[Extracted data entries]
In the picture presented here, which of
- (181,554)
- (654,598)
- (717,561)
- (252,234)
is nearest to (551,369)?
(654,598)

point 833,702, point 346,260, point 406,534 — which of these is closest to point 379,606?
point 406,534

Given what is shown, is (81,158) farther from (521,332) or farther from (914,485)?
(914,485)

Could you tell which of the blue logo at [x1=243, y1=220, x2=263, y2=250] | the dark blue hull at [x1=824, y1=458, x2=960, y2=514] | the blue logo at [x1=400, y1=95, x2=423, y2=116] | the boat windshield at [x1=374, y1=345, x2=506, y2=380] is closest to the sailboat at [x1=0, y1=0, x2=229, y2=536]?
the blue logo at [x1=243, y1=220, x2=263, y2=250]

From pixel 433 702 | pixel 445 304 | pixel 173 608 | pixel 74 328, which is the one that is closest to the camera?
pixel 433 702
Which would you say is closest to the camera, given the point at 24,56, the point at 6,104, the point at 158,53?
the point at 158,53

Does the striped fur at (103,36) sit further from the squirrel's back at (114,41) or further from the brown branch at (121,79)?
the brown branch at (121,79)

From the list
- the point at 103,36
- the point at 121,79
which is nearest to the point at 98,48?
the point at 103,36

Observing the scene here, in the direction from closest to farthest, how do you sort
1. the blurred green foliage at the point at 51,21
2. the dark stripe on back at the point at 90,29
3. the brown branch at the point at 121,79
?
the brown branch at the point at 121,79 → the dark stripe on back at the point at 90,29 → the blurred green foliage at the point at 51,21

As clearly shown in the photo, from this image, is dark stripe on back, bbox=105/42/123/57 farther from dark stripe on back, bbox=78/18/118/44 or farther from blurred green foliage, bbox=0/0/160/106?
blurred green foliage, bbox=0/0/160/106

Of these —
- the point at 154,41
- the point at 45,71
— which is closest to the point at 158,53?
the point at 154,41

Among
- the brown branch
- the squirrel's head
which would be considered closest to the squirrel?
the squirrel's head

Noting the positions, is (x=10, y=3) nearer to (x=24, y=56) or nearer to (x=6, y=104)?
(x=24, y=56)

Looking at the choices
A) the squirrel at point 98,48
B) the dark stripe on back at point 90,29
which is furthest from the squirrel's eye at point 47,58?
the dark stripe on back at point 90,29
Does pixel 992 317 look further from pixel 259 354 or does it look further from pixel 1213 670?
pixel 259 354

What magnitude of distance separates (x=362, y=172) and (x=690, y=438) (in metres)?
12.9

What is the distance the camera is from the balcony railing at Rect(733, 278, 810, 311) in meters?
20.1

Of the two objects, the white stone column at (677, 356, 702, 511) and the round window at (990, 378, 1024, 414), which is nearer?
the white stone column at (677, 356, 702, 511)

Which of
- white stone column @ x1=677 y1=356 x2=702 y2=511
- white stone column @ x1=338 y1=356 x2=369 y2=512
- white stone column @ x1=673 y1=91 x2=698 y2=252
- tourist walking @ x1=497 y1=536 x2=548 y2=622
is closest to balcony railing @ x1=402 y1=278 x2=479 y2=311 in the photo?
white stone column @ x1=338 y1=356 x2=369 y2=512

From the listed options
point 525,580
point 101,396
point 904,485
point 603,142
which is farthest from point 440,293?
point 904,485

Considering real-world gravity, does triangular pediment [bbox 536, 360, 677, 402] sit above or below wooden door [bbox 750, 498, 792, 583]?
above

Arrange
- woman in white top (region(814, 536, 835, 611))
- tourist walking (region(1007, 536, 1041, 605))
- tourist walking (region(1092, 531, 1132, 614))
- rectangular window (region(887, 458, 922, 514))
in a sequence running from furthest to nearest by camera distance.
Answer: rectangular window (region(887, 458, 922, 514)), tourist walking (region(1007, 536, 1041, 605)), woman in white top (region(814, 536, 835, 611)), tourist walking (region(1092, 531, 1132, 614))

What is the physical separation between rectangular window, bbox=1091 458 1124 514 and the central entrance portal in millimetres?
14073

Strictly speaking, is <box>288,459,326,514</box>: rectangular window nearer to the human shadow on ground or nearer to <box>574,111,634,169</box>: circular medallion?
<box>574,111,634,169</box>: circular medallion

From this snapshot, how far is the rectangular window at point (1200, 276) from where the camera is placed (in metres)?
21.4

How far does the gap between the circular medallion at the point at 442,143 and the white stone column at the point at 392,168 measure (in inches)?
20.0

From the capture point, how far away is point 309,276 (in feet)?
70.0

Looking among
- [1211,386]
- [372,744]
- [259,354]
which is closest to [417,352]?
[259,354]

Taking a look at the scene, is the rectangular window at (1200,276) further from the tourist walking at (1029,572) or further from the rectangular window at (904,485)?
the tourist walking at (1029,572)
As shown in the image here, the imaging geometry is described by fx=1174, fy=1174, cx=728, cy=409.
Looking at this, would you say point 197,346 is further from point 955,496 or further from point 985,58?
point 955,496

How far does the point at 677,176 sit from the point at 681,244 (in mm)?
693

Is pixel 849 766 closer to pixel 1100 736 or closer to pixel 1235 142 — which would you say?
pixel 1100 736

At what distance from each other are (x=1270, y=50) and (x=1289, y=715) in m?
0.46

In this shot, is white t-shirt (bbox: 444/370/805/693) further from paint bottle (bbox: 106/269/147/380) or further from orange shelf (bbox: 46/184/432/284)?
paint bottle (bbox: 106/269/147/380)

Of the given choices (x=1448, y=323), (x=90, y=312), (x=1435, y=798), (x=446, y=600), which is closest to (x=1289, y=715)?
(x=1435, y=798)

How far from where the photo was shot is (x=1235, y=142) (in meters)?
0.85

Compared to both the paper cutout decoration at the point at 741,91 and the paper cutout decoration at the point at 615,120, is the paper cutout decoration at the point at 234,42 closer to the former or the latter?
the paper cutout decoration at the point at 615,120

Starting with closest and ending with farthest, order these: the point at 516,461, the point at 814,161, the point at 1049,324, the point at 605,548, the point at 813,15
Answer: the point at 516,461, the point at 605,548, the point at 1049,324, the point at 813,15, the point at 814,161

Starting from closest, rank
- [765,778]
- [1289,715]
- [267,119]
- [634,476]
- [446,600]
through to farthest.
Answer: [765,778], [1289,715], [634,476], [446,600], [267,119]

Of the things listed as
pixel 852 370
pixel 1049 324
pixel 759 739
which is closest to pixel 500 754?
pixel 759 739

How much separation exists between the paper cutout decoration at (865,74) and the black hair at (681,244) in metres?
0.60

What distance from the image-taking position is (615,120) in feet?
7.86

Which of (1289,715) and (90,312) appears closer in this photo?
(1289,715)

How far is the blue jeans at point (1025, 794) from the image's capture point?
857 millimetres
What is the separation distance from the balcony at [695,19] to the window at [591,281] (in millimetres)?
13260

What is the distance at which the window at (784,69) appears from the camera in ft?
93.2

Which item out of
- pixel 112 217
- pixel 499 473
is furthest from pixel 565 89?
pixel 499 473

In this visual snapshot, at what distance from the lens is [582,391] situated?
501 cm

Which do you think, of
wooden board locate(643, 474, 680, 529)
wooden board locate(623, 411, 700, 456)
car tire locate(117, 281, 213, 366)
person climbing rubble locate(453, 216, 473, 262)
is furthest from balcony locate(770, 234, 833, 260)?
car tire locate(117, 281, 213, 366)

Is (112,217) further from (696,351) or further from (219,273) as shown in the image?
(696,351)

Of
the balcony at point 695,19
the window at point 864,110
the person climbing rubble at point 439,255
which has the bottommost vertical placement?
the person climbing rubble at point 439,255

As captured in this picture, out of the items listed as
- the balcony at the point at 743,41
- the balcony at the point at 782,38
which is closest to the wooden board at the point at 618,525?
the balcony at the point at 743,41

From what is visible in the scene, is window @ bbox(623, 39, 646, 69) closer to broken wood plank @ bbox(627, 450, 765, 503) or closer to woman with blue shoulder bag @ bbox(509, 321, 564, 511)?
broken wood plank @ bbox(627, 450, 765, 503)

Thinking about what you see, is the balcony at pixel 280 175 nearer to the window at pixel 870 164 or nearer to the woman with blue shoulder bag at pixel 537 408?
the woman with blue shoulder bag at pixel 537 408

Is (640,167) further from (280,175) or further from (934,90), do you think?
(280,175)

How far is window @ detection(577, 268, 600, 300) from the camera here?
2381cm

- **EXERCISE REQUIREMENTS**
Can you reproduce the lines word for word, starting with the line that contains "From what is" and going on through the end of the records?

- **THE RESULT**
From what is visible in the scene, is window @ bbox(623, 39, 646, 69) closer to broken wood plank @ bbox(627, 450, 765, 503) or closer to woman with blue shoulder bag @ bbox(509, 321, 564, 511)?
broken wood plank @ bbox(627, 450, 765, 503)

Thinking about what you see, is the balcony at pixel 280 175 nearer to the window at pixel 870 164 or nearer to the woman with blue shoulder bag at pixel 537 408?
the woman with blue shoulder bag at pixel 537 408

Is (640,167) further from (280,175) or further from (934,90), do you think?
(280,175)

How far is window @ detection(577, 268, 600, 300) from the camera here?
2381cm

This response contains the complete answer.